▶ [Work required]: Quote the material word for word, starting at the line containing "In this image, between" and stopping after the line containing "2.10 meters".

— Begin —

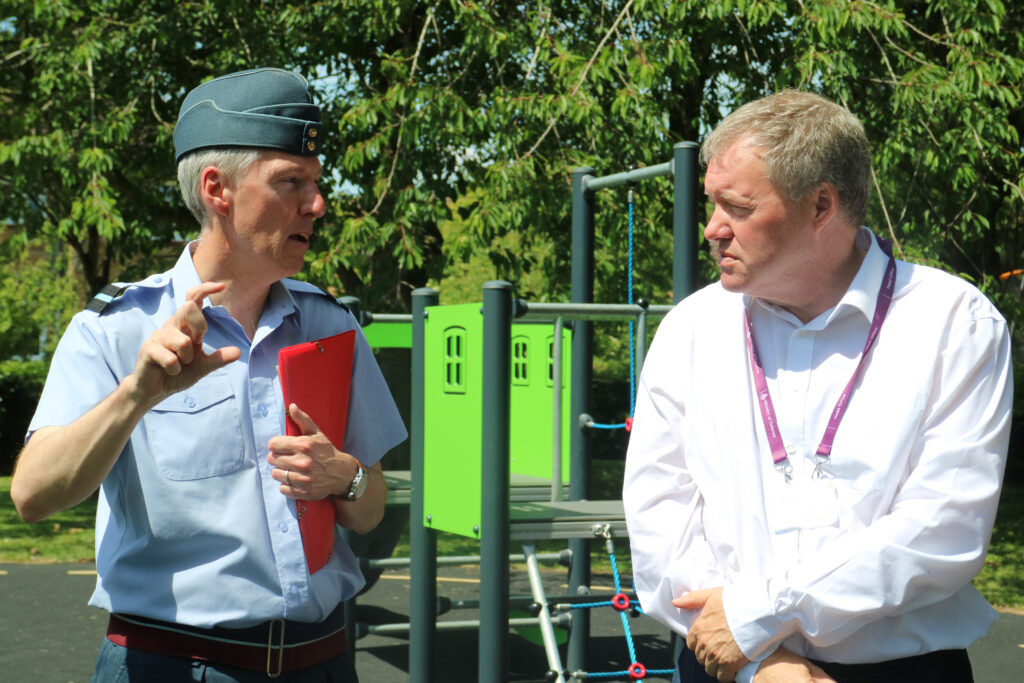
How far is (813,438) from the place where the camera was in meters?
2.12

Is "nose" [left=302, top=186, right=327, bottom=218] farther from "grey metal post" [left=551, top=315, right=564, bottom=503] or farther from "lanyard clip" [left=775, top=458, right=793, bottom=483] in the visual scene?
"grey metal post" [left=551, top=315, right=564, bottom=503]

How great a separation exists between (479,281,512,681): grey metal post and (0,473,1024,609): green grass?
6425mm

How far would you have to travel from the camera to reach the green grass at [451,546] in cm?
1038

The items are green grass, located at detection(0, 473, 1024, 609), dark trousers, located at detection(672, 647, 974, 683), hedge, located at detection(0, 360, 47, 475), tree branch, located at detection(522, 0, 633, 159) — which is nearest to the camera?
dark trousers, located at detection(672, 647, 974, 683)

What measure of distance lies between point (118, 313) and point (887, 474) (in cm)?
140

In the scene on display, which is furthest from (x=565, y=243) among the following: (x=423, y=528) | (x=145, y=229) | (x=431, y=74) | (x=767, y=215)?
(x=767, y=215)

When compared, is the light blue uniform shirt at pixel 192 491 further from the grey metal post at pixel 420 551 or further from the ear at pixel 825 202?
the grey metal post at pixel 420 551

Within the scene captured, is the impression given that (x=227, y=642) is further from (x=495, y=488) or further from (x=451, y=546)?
(x=451, y=546)

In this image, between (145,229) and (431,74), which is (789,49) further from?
(145,229)

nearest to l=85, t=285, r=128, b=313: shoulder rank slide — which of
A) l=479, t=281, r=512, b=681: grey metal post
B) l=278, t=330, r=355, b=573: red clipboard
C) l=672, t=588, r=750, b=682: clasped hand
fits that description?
l=278, t=330, r=355, b=573: red clipboard

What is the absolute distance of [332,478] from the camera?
2.10 meters

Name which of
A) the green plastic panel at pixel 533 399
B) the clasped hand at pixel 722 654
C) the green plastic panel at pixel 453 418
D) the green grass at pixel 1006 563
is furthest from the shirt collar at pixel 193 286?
the green grass at pixel 1006 563

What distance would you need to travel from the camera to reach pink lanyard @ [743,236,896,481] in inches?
82.0

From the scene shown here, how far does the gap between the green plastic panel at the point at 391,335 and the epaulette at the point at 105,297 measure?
428 cm
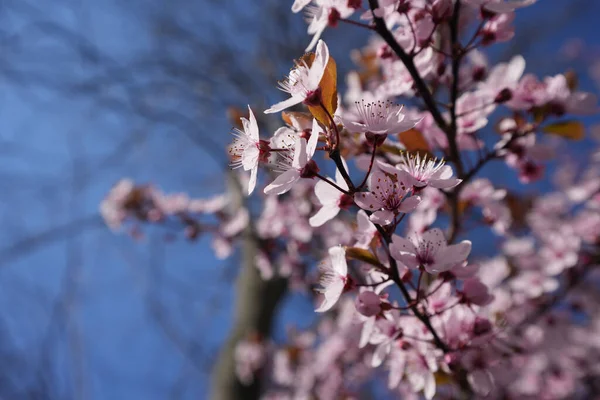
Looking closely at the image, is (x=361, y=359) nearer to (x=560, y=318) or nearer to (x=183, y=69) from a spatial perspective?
(x=560, y=318)

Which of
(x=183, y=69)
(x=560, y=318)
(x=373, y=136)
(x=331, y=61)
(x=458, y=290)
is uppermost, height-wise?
(x=183, y=69)

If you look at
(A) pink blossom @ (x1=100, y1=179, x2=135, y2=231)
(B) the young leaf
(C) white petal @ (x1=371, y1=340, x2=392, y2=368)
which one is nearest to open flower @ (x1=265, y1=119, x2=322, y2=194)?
(C) white petal @ (x1=371, y1=340, x2=392, y2=368)

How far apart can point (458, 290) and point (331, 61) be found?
1.58 ft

— End —

▶ [Exercise solution]:
In this image, between (145,229) and (431,74), which is (789,49) further from?
(145,229)

nearest to l=85, t=285, r=128, b=313: shoulder rank slide — which of
A) l=479, t=281, r=512, b=681: grey metal post
B) l=278, t=330, r=355, b=573: red clipboard
C) l=672, t=588, r=750, b=682: clasped hand
fits that description?
l=278, t=330, r=355, b=573: red clipboard

What is the absolute distance of [332,478] from the camera?
2.10 meters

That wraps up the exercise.